Trecho ::

E, apressadamente  ou não, conclui que, porque o homem encerra dentro de si um desejo de ódio e destruição, e que em tempos normais, essa paixão existe em estado latente, emergindo apenas em circunstâncias anormais; contudo seria relativamente fácil despertá-la e elevá-la à potência de psicose coletiva (logo mais, curiosamente, um psiquiatra chamado Viktor Frankl iria dizer que cada época convive com sua própria neurose coletiva).

E provoca Freud: “Com isso, chegamos à nossa última questão. É possível controlar a evolução da mente do homem, de modo a torná-lo à prova das psicoses do ódio e da destrutividade? “

Ele tinha consciência de que as destruições em massa não brotavam das massas populares, mas sim dos “intelectuais de gabinete” ou da chamada intelligentzia – afastada que é dos problemas reais e comuns do mundo, e com todo o tempo e dinheiro para maquinar as piores barbaridades – que inclusive abaterem, efetivamente, a humanidade, logo mais.

De Viena, Freud responde ao físico alemão, em setembro de 1932, num profundíssimo arrazoado.

Delimita o tema de forma invulgar com este trecho, digno de citação:

“O senhor começou com a relação entre o direito e o poder. Não se pode duvidar de que seja este o ponto de partida correto de nossa investigação. Mas, permita-me substituir a palavra ‘poder’ pela palavra mais nua e crua violência’? Atualmente, direito e violência se nos afiguram como antíteses. No entanto, é fácil mostrar que uma se desenvolveu da outra e, se nos reportarmos às origens primeiras e examinarmos como essas coisas se passaram, resolve-se o problema facilmente. Perdoe-me se, nessas considerações que se seguem, eu trilhar chão familiar e comumente aceito, como se isto fosse novidade; o fio de minhas argumentações o exige. “

Num giro antropológico, explica que nos primórdios venciam-se demandas com força muscular, depois com o uso de instrumentos, o vencedor era aquele que tinha armas superiores. A partir do momento em que as armas foram introduzidas, a superioridade intelectual já começou a substituir a força muscular bruta e a intelligentsia, com tempo, dinheiro e poder, ficou livre para atuar.

A morte seria então desejável por duas vantagens, e explica o porquê: o vencido não podia restabelecer sua oposição, e o seu destino dissuadiria outros de seguirem seu exemplo. Ademais disso, arremata o psicólogo: matar um inimigo satisfazia uma inclinação instintual.

Freud ensina que a conquista da paz é um processo coletivo, e não uma demanda apenas de atores individuais: ‘L’ union fait la force.’

“A união da maioria devia ser estável e duradoura. Se apenas fosse posta em prática com o propósito de combater um indivíduo isolado e dominante, e fosse dissolvida depois da derrota deste, nada se teria realizado. “

Freud teve uma sacada intelectual intuitiva: a violência deve ser combatida por processos consensuais e coletivos, devendo ser substituída pela transferência do poder a uma unidade maior, que se mantém unida por laços emocionais entre os seus membros. Há agravantes no processo, segundo o mesmo e cito suas colocações, que são feitas por certos detentores do poder, tentativas, no sentido de se colocarem acima das proibições que se aplicam ao povo — isto é, procuram escapar do domínio pela lei para o domínio pela violência. Em segundo lugar, os membros oprimidos do grupo fazem constantes esforços para obter mais poder e ver reconhecidas na lei algumas modificações efetuadas nesse sistema de leis. Assim, a solução violenta de conflitos de interesses não é evitada sequer dentro de uma comunidade.

Problemas ::
• a. Traduza para o inglês esta frase do trecho sobre a carta de Freud: "De Viena, Freud responde ao físico alemão, em setembro de 1932, num profundíssimo arrazoado."
• b. Prossiga com o trecho sobre a carta de Freud, começando depois da última frase dele.
Os registros formam um material independente do trecho sobre a carta de Freud.

Conjunto de dados ::
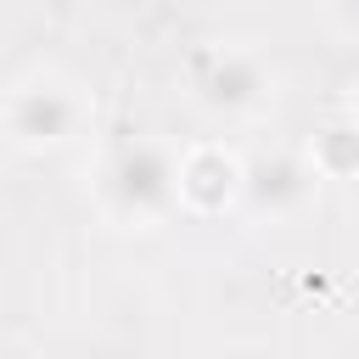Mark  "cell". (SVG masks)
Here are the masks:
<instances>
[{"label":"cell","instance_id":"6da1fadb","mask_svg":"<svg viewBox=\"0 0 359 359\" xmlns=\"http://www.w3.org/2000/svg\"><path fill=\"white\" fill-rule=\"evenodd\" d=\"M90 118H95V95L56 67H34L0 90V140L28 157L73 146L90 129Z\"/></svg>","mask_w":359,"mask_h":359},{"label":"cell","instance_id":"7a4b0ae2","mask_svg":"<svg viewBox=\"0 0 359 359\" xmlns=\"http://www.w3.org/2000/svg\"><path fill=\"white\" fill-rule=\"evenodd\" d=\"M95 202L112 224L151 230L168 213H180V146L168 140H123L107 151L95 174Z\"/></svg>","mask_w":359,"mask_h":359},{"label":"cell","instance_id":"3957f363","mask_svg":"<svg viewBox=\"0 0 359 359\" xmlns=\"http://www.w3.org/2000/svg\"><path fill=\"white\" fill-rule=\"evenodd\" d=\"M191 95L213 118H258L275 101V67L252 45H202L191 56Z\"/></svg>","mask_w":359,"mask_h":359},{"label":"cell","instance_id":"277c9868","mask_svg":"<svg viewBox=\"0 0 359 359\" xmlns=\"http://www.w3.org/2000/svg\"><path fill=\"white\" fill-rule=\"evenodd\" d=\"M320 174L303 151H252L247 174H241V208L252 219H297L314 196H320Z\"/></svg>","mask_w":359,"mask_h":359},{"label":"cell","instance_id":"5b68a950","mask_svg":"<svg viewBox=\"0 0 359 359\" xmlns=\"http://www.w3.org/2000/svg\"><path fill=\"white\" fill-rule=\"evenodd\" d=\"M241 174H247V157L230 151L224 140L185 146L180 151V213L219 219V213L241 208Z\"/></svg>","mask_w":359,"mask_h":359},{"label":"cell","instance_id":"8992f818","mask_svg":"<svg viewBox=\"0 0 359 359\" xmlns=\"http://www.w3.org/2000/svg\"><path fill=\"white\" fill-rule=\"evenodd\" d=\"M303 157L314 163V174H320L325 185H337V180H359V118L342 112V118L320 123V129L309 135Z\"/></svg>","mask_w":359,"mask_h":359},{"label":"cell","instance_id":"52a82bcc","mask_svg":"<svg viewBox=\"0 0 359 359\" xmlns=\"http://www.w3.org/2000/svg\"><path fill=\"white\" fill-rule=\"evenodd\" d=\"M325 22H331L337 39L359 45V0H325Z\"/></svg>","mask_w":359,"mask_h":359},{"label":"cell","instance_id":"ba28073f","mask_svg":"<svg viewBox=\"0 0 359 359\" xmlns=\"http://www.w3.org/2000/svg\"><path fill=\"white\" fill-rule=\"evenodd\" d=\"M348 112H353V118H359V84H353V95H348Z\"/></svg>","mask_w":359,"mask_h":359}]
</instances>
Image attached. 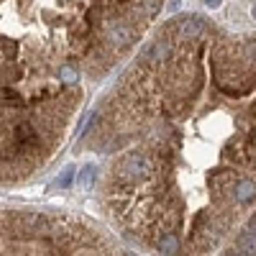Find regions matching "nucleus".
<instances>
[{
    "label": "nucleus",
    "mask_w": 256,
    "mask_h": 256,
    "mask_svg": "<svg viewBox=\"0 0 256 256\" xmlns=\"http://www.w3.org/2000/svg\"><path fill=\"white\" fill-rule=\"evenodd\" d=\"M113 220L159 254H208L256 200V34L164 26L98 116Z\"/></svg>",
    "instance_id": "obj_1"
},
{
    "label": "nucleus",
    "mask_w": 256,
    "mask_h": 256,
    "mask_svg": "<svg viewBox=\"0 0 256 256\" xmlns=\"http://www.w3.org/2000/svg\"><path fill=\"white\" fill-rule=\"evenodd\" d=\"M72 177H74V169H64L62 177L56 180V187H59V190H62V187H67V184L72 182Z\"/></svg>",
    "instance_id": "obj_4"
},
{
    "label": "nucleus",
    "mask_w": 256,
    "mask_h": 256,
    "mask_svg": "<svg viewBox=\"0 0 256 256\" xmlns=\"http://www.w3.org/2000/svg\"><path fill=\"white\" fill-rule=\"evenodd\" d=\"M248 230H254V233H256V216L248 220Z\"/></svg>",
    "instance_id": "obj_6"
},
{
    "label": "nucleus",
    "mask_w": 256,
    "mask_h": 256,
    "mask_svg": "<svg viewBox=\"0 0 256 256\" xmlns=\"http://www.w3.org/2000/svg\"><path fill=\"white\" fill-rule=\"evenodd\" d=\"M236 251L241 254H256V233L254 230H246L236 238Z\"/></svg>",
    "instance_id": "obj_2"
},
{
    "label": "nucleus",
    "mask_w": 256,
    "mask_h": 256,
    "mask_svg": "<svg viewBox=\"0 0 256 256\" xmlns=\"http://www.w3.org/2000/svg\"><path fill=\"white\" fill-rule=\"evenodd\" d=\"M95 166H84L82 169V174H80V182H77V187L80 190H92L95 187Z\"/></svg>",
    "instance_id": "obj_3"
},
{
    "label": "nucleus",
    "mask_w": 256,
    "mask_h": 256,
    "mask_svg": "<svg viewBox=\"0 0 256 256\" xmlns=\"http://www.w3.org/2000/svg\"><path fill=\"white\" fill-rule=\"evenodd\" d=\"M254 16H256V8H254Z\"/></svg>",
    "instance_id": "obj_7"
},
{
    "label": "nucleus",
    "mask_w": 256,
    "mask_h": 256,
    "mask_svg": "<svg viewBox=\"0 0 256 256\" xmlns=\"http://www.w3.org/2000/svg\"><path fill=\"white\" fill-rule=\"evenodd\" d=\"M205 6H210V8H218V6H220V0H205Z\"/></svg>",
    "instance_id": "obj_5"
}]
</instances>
...
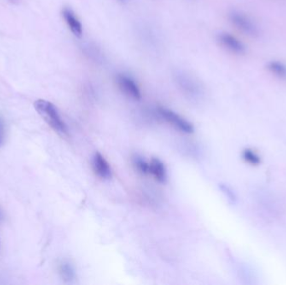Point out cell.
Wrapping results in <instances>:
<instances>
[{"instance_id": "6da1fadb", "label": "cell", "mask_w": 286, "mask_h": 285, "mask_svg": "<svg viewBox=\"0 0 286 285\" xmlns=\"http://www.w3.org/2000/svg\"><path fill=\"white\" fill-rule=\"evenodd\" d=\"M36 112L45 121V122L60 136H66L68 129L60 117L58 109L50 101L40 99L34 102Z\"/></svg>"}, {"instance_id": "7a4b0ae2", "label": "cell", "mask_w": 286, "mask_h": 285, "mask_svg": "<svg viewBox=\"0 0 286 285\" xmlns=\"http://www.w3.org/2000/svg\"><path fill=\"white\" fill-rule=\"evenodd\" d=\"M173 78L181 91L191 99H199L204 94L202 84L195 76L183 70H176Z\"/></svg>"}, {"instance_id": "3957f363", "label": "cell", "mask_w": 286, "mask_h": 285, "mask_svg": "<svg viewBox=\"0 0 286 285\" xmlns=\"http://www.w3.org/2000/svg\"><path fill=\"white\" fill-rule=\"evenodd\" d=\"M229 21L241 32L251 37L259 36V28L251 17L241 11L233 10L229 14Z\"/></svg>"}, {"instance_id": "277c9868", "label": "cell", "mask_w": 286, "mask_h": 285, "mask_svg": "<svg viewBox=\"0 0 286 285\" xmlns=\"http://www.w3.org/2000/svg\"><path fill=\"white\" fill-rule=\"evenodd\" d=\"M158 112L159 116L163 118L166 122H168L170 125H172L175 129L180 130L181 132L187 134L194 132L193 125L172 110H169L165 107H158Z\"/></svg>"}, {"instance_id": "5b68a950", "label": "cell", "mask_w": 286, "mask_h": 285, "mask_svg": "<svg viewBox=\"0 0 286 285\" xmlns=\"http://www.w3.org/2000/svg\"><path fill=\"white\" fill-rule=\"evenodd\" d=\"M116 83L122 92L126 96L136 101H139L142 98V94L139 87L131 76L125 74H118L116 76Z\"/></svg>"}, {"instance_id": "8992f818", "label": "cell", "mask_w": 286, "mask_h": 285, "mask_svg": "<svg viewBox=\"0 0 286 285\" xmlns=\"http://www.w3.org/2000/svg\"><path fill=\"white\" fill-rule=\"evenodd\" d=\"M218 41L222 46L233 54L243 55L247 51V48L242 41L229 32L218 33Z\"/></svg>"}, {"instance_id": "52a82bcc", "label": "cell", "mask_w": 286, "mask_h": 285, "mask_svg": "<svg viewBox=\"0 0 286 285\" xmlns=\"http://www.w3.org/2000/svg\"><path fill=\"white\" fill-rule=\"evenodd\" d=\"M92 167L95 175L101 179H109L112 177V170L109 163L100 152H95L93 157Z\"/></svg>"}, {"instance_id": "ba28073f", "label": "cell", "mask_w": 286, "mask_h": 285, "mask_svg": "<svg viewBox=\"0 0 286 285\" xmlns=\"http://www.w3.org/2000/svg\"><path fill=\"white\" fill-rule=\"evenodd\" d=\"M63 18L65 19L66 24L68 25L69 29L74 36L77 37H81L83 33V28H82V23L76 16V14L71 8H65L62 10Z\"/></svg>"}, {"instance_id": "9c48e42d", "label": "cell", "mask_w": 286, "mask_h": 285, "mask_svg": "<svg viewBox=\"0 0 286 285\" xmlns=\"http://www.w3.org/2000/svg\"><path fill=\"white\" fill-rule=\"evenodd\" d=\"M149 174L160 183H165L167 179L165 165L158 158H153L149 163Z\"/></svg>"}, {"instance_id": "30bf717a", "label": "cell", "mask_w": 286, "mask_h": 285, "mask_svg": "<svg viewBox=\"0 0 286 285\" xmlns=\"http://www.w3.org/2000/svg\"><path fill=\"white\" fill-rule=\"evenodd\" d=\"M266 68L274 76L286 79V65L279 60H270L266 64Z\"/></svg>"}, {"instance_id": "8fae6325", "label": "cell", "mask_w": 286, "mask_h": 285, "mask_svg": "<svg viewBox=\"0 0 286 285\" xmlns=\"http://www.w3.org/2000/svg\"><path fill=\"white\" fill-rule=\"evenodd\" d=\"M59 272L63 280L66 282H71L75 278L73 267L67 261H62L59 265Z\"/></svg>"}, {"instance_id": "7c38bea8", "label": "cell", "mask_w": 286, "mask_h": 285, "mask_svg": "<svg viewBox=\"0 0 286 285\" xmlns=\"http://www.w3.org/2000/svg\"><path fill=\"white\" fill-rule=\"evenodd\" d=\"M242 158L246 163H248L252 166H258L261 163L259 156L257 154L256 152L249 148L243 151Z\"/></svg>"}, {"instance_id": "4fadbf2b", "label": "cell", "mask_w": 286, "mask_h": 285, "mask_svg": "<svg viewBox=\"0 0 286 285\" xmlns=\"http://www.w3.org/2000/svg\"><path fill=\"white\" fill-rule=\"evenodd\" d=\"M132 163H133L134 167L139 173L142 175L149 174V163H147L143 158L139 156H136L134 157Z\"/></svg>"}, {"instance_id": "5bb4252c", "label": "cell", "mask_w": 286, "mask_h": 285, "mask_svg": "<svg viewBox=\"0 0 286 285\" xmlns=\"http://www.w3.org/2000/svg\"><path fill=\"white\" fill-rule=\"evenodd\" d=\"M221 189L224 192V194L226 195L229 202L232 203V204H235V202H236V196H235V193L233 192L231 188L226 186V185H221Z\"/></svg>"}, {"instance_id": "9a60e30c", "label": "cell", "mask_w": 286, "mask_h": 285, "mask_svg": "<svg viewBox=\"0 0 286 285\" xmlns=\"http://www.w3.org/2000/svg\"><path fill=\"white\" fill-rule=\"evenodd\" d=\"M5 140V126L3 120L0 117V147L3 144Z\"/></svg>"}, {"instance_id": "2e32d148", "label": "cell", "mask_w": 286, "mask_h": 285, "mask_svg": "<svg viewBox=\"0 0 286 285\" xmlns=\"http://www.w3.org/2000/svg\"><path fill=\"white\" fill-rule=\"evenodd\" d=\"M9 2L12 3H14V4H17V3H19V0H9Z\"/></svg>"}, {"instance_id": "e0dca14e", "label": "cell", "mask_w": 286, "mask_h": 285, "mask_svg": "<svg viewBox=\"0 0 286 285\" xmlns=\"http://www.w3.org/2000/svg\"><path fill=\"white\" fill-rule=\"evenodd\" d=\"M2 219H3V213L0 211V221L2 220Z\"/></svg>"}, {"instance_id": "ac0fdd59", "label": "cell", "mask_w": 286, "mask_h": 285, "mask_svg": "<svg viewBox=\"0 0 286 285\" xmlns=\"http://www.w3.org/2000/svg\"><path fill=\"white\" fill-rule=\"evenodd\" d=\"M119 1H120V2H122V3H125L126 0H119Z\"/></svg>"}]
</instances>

Respostas ::
• a. From Vienna, Freud replies to the German physicist, in September 1932, in a most profound line of argument.

• b.
Portanto, em sua visão (ressalte-se), guerras somente serão evitadas, se a humanidade se unir para estabelecer uma autoridade central a que será conferido o direito de arbitrar todos os conflitos. Nisto estão envolvidos claramente dois requisitos distintos: criar uma instância suprema e dotá-la do necessário poder.

Eles não tinham o domínio e nem seria exigível que soubessem que o Direito Internacional tem uma força mais simbólica, sem efetividade máxima ou mesmo uma coatividade universal, sendo imprescindível a consensualidadade das partes; mas as correspondências trocadas são interessantes. Um físico incomodado de Q.I. alto indagando um  psicólogo cultíssimo sobre formas de se frear convulsões bélicas.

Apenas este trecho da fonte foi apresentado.